Sementara itu, dalam perkara pidana Nomor 969 atas nama terdakwa Nikson May dan Nomor 970 atas nama terdakwa Maksi Sangkek, majelis hakim yang dipimpin Hendry Manuhua, SH., M.Hum. dengan anggota Herbert Harefa, SH., MH. dan Samsidar, SH., MH., menjatuhkan vonis 7 bulan penjara dengan substansi putusan yang sama.
Majelis hakim menyatakan kedua terdakwa terbukti turut serta melakukan tindak pidana makar sebagaimana diatur dalam Pasal 106 jo. Pasal 55 ayat (1) ke-1 KUHP.
Keempat terdakwa — Penatua Abraham Goram Gaman, Penatua Piter Robaha, Nikson May, dan Penginjil Maksi Sangkek — menyatakan menerima putusan majelis hakim. Jaksa Penuntut Umum dari Kejaksaan Negeri Sorong, Tia, juga menyatakan menerima amar putusan tersebut.
Dengan penerimaan dari seluruh pihak, maka putusan terhadap keempat terdakwa resmi berkekuatan hukum tetap (incracht) terhitung sejak Selasa (18/11).
Advokat Yan Christian Warinussy selaku pembela empat terdakwa menyatakan menghormati putusan PN Makassar, meski pihaknya tetap tidak sependapat dengan putusan tersebut.

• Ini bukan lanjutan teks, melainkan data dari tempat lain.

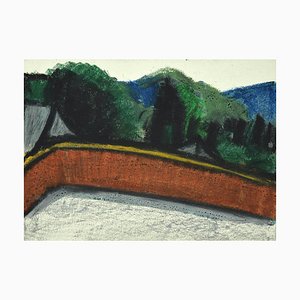Media Landscape Mixed Media on Cardboard par Sun Jingyuan, 1970s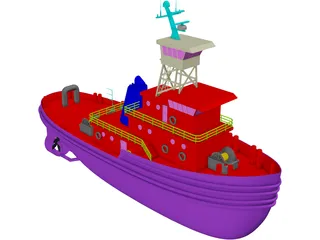 Tug Boat 3D Model preview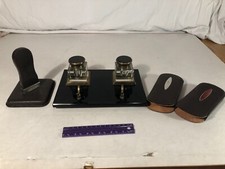 Set Da Scrivania Calamai Vetro Vintage Vittoriano Tampone Pelle Vetro Nero Leggi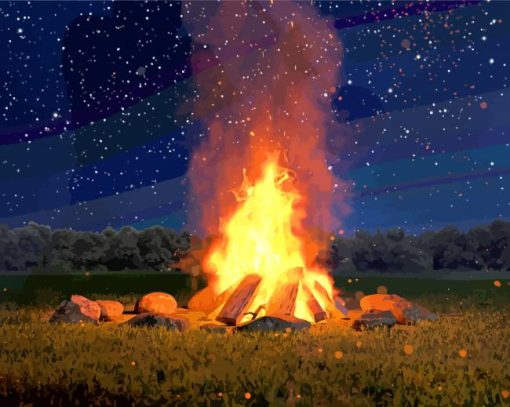 Starry Night Bonfire paint by number
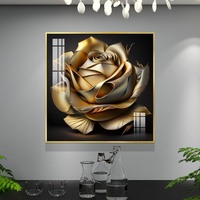 Vente en gros Peinture d'art mural encadrée Peinture de décoration moderne de luxe Peinture design en porcelaine cristal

“Kami menghormati putusan majelis hakim, kendati kami tetap tidak sependapat karena sejak awal kami meminta para klien kami dibebaskan. Fakta persidangan tidak menunjukkan bukti sebagaimana dimaksud JPU dalam surat tuntutannya,” ujar Warinussy.

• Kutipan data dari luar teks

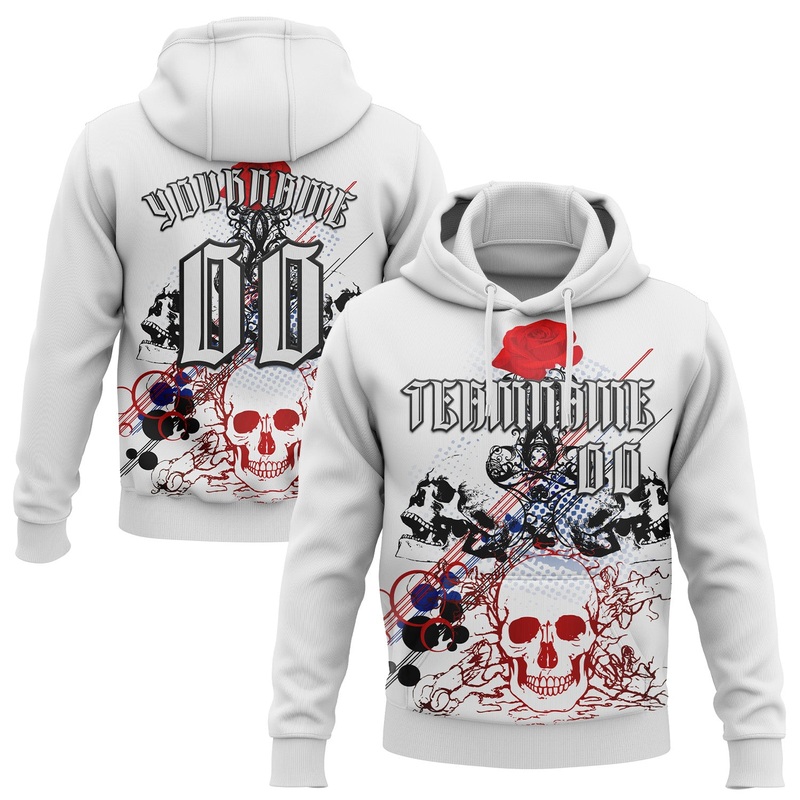 Custom White Black 3D Skull Roses Gothic Sports Pullover Sweatshirt Hoodie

Dengan dibacakannya putusan mulai pukul 13.16 WITA hingga 15.30 WITA, maka rangkaian proses persidangan bagi keempat terdakwa telah berakhir. Mereka diperkirakan akan menjalani sisa masa pidana sekitar satu minggu menjelang akhir November 2025;(Ones semunya).